Thursday, December 13, 2018

Snack Bag Tutorial - Sewing Machine Version

I promised this tutorial a loooong time ago.  It was supposed to be done right after I published the serger version but what can I say...I'm really good at procrastinating.  I've come up with lots of different snack bags over the years but this is by far the fastest and easiest one.  This is one of my favorite projects to do with kids too!

Materials Needed:
•  2 Fabric scraps measuring at least 7 1/2" square
•  Velcro 7 1/2" long (I used 3/4" wide and cut it in half lengthwise to get enough for 2 bags.)
•  cereal bag plastic (pretty much any plastic found inside a cereal box.  If you can't rip it easily, it should work for this project.)
•  pinking shears (optional)
•  paper or cardstock to make a pattern

1.  First I made a pattern from card-stock measuring 7 1/2" x 7 1/2".  For a project like this that I might make several of a sturdy pattern is nice so I don't have to keep measuring everything.  Using the pattern then trace and cut out 2 pieces of fabric and 2 pieces of the cereal bag plastic.

2.  Next I cut my 3/4" Velcro in half length wise.  You can use the full 3/4" width but it makes it a little harder to open especially for little hands.

3.  Place one piece of fabric and a piece of cereal bag plastic right sides together.  I try to use the side of the plastic that touched the food as the right side.  You don't want to put pins through them so a clip of some sort is best.

4.  With the plastic on the underside (touching the feed dogs) and the fabric facing up, stitch across the top using a 1/4" seam allowance.  If you put the plastic on top it's going to be slipping and sliding all over the place.

5.  Flip the fabric and plastic so the wrong sides are now facing each other.  Pop the seam out as much as you can and finger press.  No ironing on this project!

6.  Take a side of the Velcro and stitch to the top side you just folded over.  Place the velcro about 1/4" below the top (so you can have a little to grab to get it opened).  Sew down one side, leave the needle in the down position when you get to the end, lift the presser foot and pivot the side to sew across the end of the velcro then pivot again to sew along the other side of the velcro back to where you started.

It should look something like this.  Don't be surprised if on the the rougher side your thread breaks.  Occasionally this can happen if it gets caught at just the right spot.

Now repeat for the other side.

7.  Match both sides up so the velcro is lined up.

8.  Add several clips all the way around the sides that don't have velcro.
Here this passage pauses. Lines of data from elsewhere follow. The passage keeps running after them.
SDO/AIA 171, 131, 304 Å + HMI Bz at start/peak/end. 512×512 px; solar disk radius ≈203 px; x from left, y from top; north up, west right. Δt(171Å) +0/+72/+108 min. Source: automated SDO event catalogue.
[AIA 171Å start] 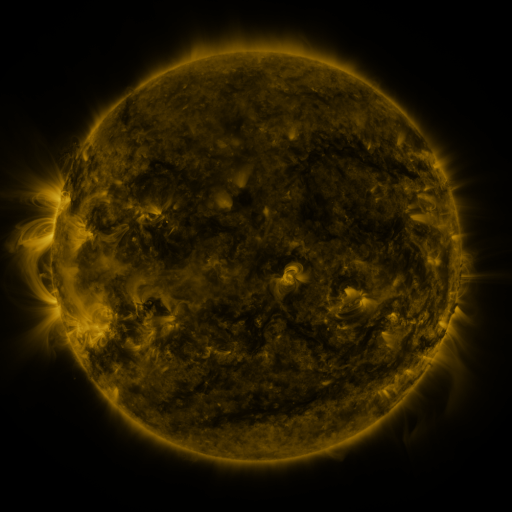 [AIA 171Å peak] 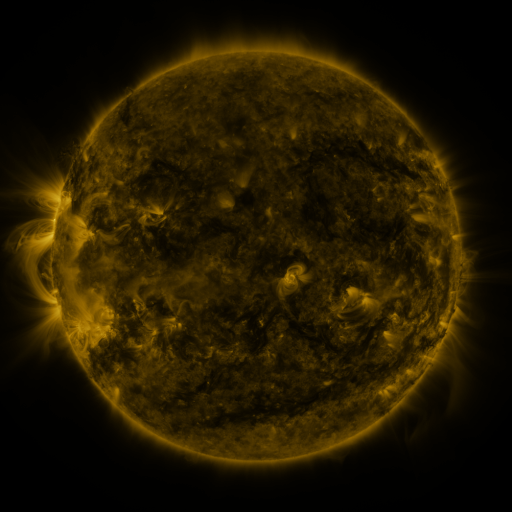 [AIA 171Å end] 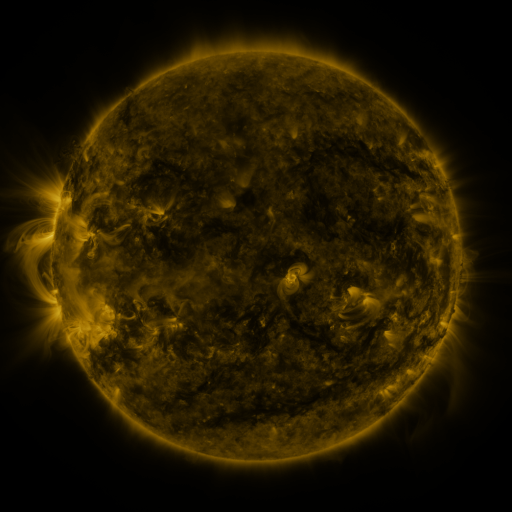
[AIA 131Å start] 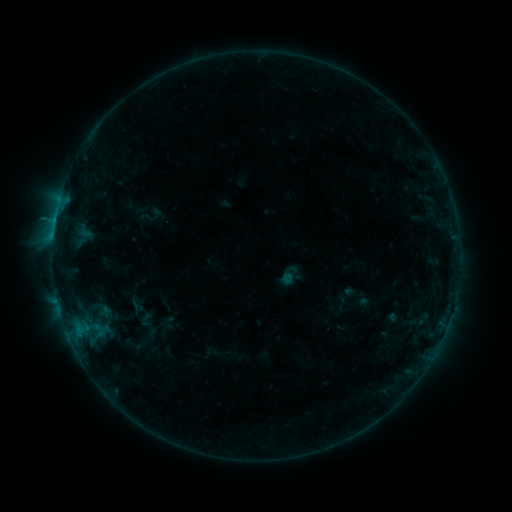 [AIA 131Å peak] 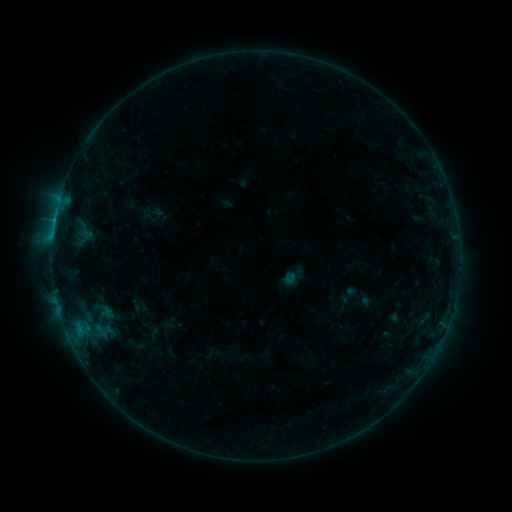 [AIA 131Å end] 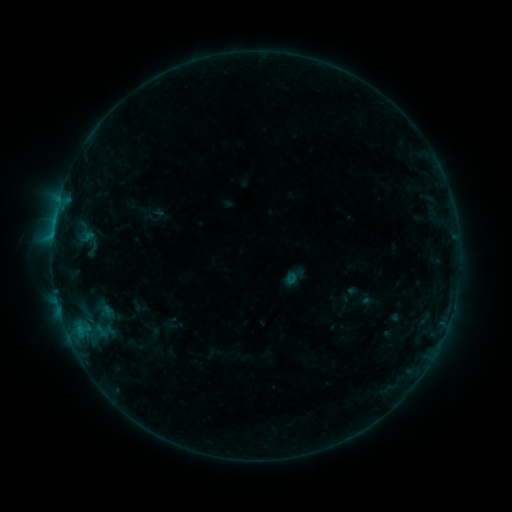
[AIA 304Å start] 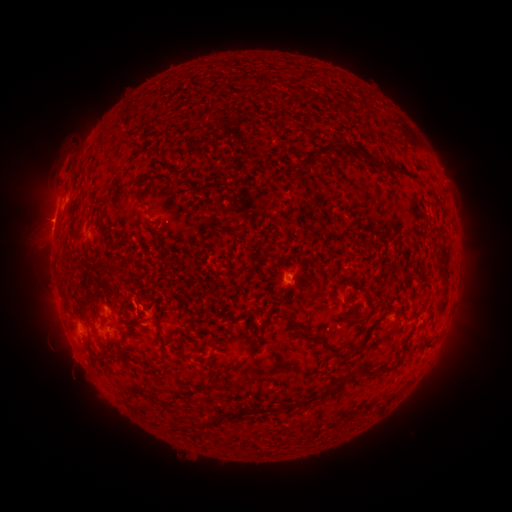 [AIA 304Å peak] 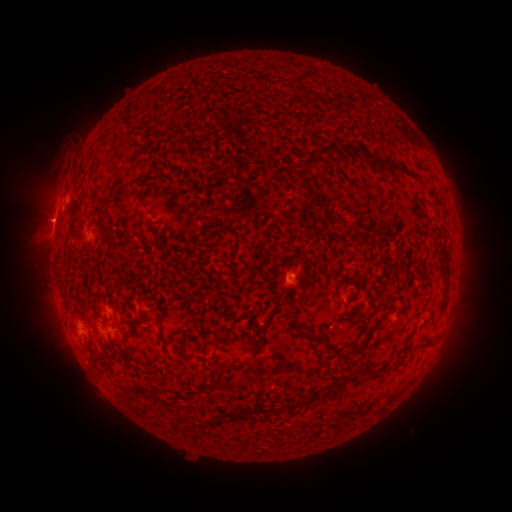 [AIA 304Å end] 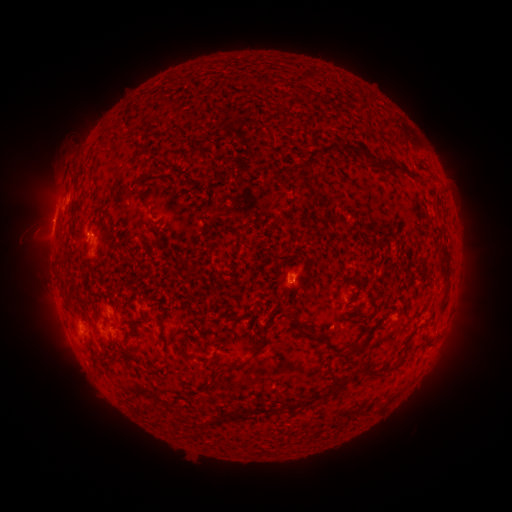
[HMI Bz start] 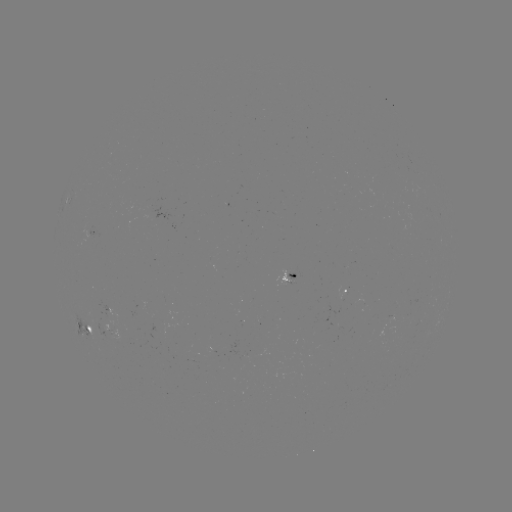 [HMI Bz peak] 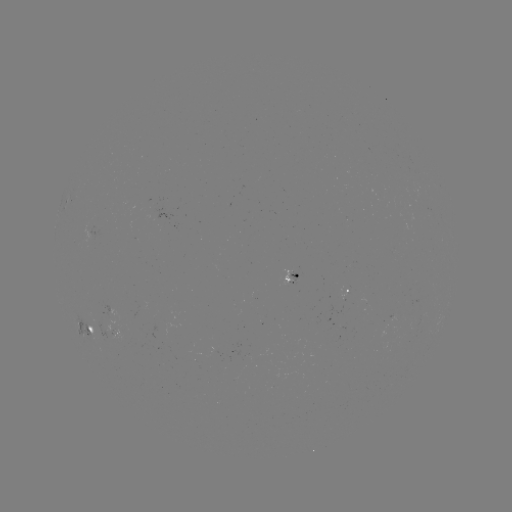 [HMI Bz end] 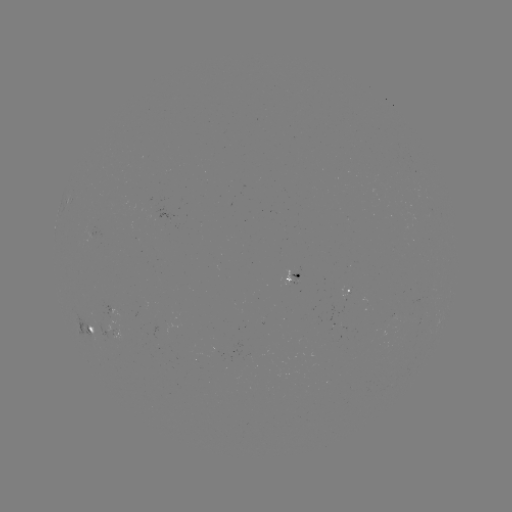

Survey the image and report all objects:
emerging-flux region: (117, 339)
9.  Starting at the top right stitch all the way around the bag using a 1/2" seam allowance.  When you get to the corner, drop your needle in the fabric, lift the presser foot and pivot to sew across the bottom and then up the other side.

Some helpful tips...
*Backstitch a few times at the beginning and end since those areas will be getting more stressed as you open and close the bag.
*If you find that the top fabric is starting to bunch and slide you can use both of your hands by grasping the top and bottom of a side to pull the side flat.  You are not actually pulling or pushing the layers through the machine but you are sort of stretching it to make it flat.  Let the feed dogs still feed the fabric through the machine.

10.  Use a pair of pinking shears to trim the edges.  If you don't have a pair don't worry you can also use a zig zag or decorative stitch around the edges or just two rows of straight stitches.  This is where you can get creative.
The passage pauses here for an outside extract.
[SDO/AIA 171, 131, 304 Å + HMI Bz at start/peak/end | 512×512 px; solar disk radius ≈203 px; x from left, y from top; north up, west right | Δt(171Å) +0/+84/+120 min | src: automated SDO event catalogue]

Here are some bags I found that were made by my kids.  They used a zig zag stitch.  The blue one has  been washed and you can see the fraying isn't so bad.
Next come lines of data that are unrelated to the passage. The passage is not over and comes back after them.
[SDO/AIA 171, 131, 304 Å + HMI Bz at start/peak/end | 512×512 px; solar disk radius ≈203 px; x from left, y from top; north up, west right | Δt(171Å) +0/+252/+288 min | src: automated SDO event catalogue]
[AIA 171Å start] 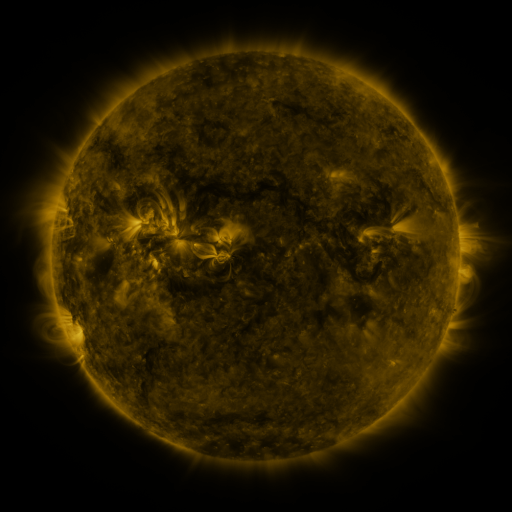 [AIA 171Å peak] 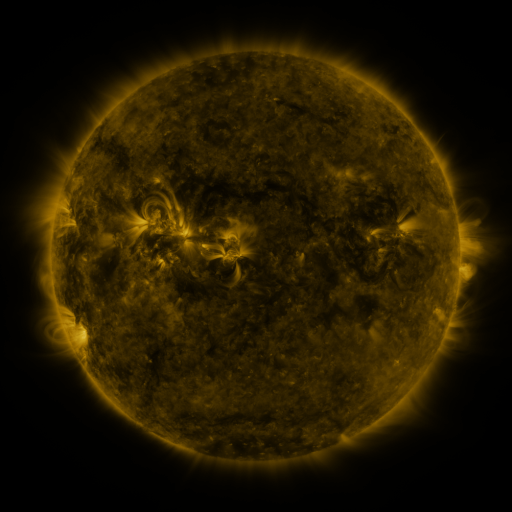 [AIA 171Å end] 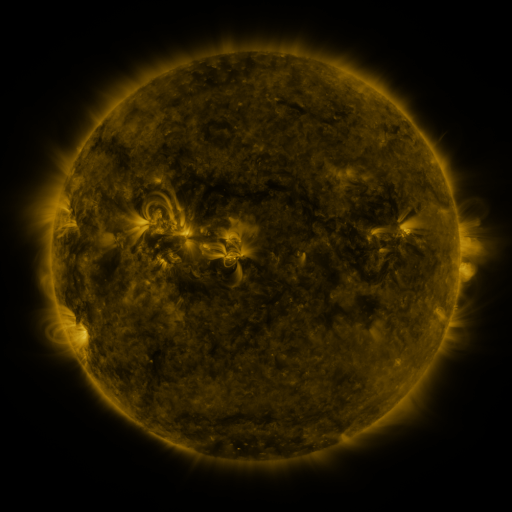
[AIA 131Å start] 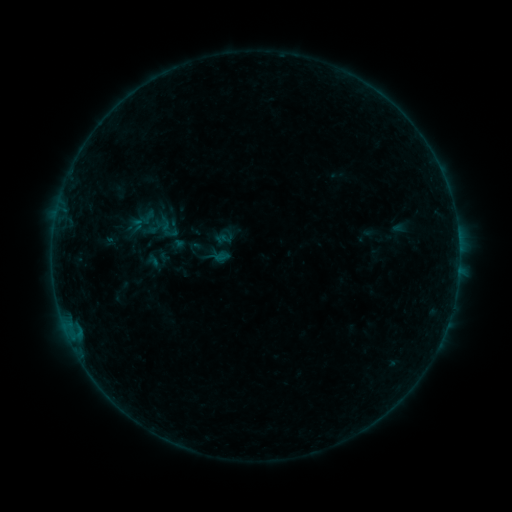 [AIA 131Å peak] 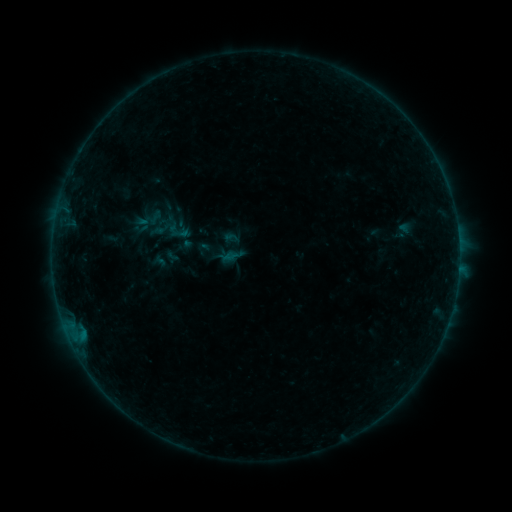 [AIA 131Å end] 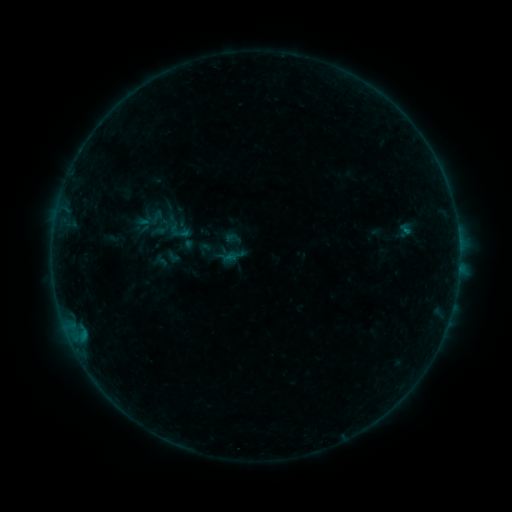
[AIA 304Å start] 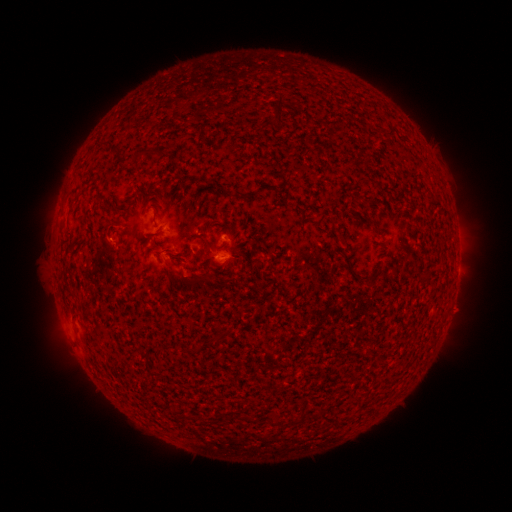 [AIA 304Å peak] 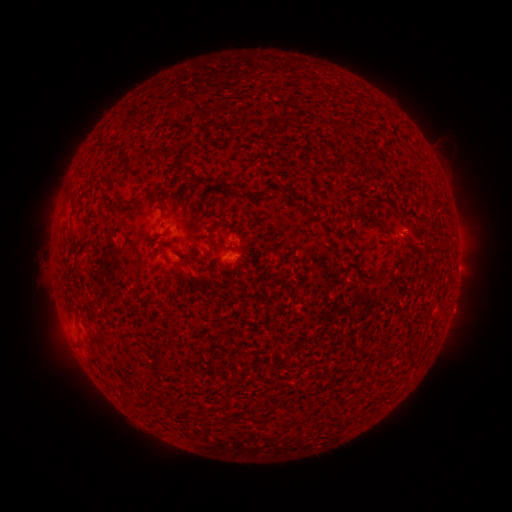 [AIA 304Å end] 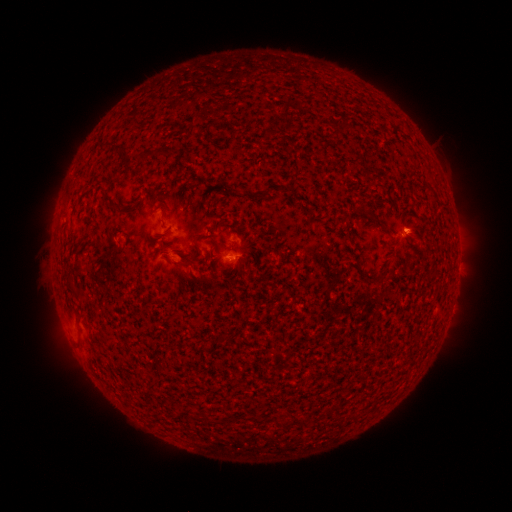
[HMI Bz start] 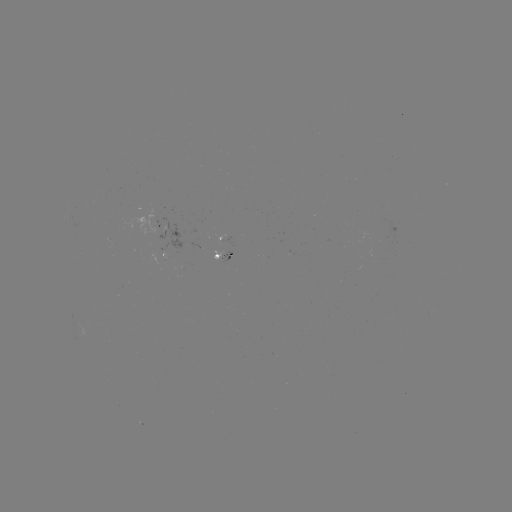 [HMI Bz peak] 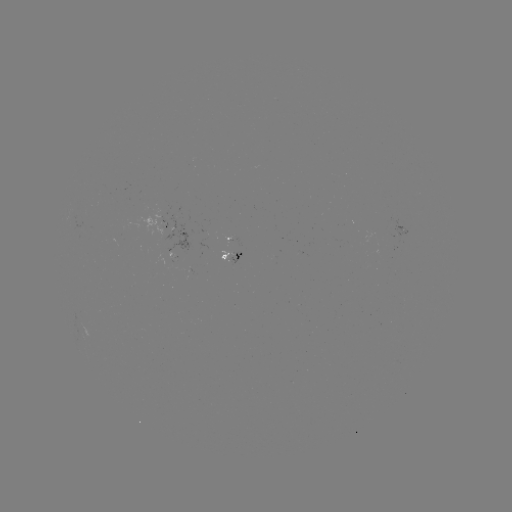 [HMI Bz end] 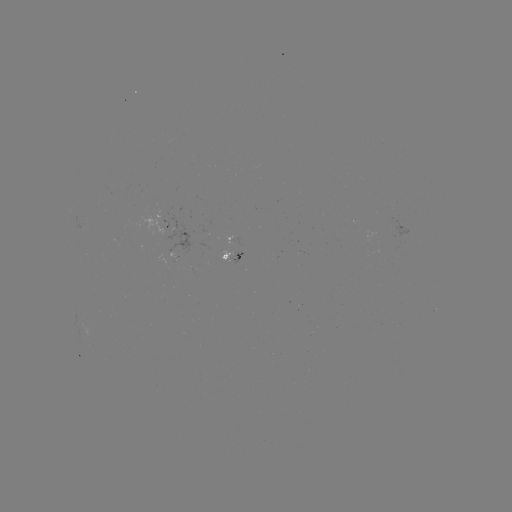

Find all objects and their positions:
emerging-flux region: (173, 256)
You can get real creative with these!  This one has colored velcro (and I see it was stitched on with a zig zag stitch too.)  Each side is also a different fabric.

I have been making these for my kids since they started preschool many years ago.  I typically wipe them out but if they get really grungy I will throw them in the washer with my towels and air dry.  It's a good idea to turn them inside out before washing.  These usually last us a school year rotating several bags.

I'd love to know if you made some and how they turned out.